Denver, et boum !

C'est un authentique exploit réussi par les Nuggets, au bord du gouffre après avoir été menés 3-1 et qui ont donc enchaîné trois succès de rang face à un des grands favoris pour le titre, comme ils l'ont fait au 1er tour contre Utah (4-3).
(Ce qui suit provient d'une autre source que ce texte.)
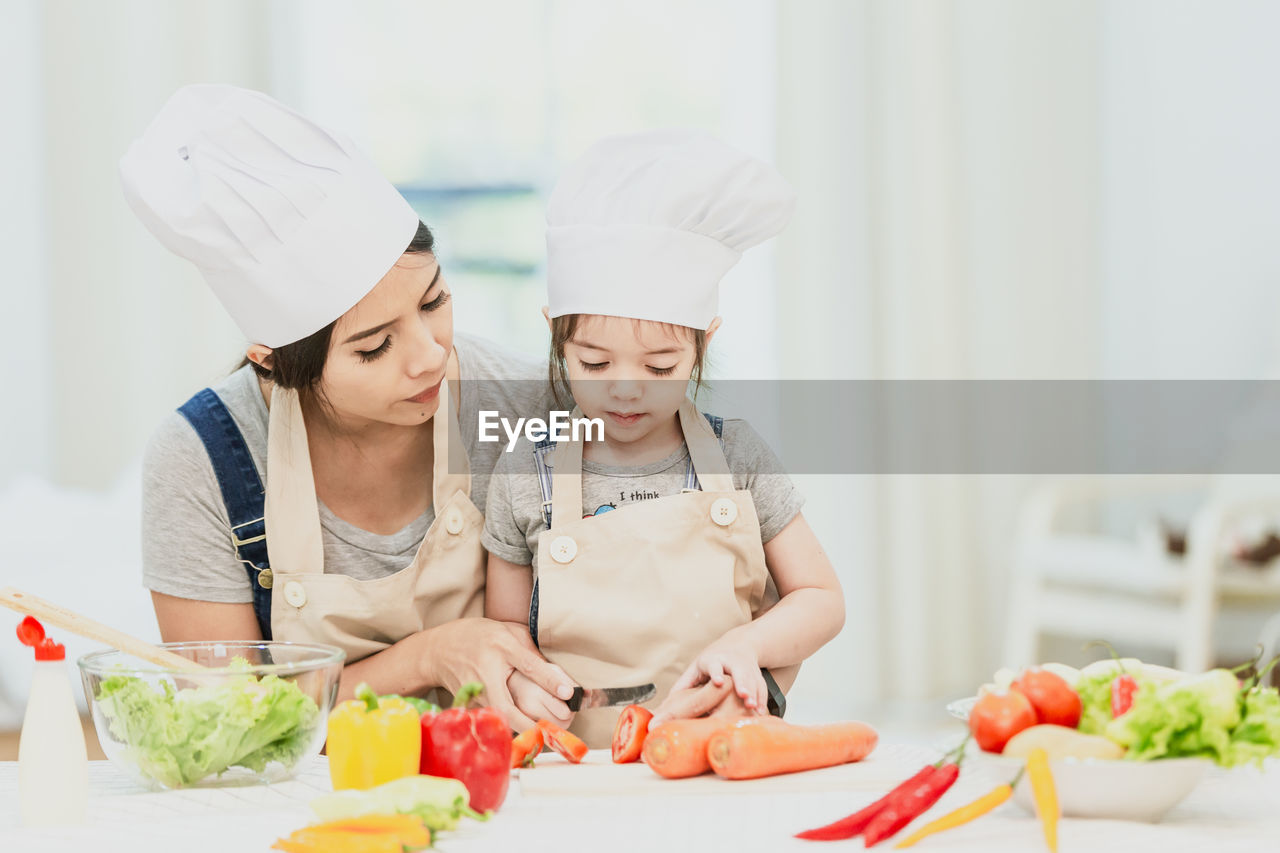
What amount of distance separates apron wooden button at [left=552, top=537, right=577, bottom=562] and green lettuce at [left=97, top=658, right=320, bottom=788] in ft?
1.41

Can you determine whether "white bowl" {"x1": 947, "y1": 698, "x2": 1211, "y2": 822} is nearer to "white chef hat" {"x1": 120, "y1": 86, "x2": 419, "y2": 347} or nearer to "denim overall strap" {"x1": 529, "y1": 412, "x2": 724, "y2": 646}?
"denim overall strap" {"x1": 529, "y1": 412, "x2": 724, "y2": 646}

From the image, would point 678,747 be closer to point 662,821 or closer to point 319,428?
point 662,821

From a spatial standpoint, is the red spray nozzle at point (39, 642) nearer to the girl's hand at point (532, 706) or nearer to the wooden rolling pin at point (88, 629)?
the wooden rolling pin at point (88, 629)

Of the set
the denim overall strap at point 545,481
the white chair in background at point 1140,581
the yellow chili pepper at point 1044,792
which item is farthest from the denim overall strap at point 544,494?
the white chair in background at point 1140,581

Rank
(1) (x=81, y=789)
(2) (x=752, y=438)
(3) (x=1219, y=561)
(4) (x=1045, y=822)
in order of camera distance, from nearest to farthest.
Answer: (4) (x=1045, y=822) < (1) (x=81, y=789) < (2) (x=752, y=438) < (3) (x=1219, y=561)

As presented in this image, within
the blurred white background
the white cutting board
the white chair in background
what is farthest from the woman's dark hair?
the white chair in background

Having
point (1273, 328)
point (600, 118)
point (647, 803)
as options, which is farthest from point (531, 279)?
point (647, 803)

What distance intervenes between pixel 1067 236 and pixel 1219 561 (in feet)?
3.59

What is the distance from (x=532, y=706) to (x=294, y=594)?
35 centimetres

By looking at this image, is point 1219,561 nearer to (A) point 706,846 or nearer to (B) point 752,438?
(B) point 752,438

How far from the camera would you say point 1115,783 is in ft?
3.45

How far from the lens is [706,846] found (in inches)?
41.0

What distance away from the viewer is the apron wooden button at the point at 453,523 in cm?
168

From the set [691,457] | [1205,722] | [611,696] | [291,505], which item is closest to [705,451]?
[691,457]
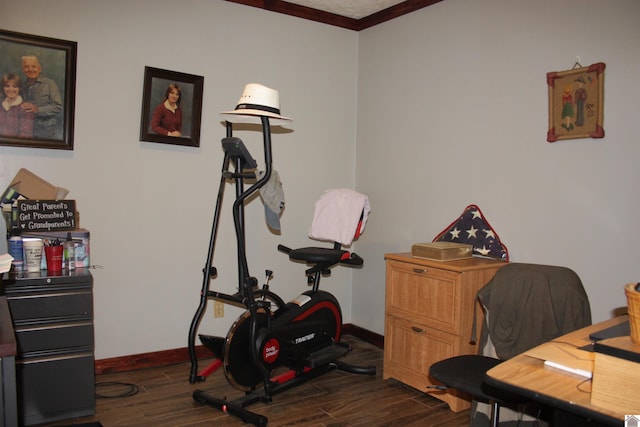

C'est la première fois dans l'histoire de la NBA qu'une équipe réussit deux fois ce type de remontée dans les mêmes play-offs.

Dire qu'elle mérite de défier les Lakers, pour un remake de la finale de conférence 2009, est un euphémisme.

A l'époque, Carmelo Anthony et Chauncey Billups s'étaient inclinés 4-2 face à Kobe Bryant et Pau Gasol, futurs champions. Mais cette fois le duo se nomme Nikola Jokic/Jamal Murray et il est irrésistible.

Le premier a réussi un triple-double (16 pts, 22 rbds, 13 passes), assumant encore son surnom de "Larry Bird 2.0", et le second a marché sur l'eau (40 pts, 6/13 derrière l'arc), sans que la défense californienne ne fasse de vagues.

C'est entre la fin du troisième quart-temps et le début du quatrième que les Nuggets ont fait un éclat pour se détacher de 15 points. Et contrairement à eux, qui avaient su effectuer de spectaculaires remontées lors des deux matches précédents (16 et 19 longueurs de retard), les Clippers n'ont jamais refait surface.

La désillusion est immense pour l'autre équipe de L.A. qui ne cachait pas ses ambitions de titre et échoue une nouvelle fois à atteindre le dernier carré, alors qu'elle n'en a jamais été aussi près en cinquante ans d'existence.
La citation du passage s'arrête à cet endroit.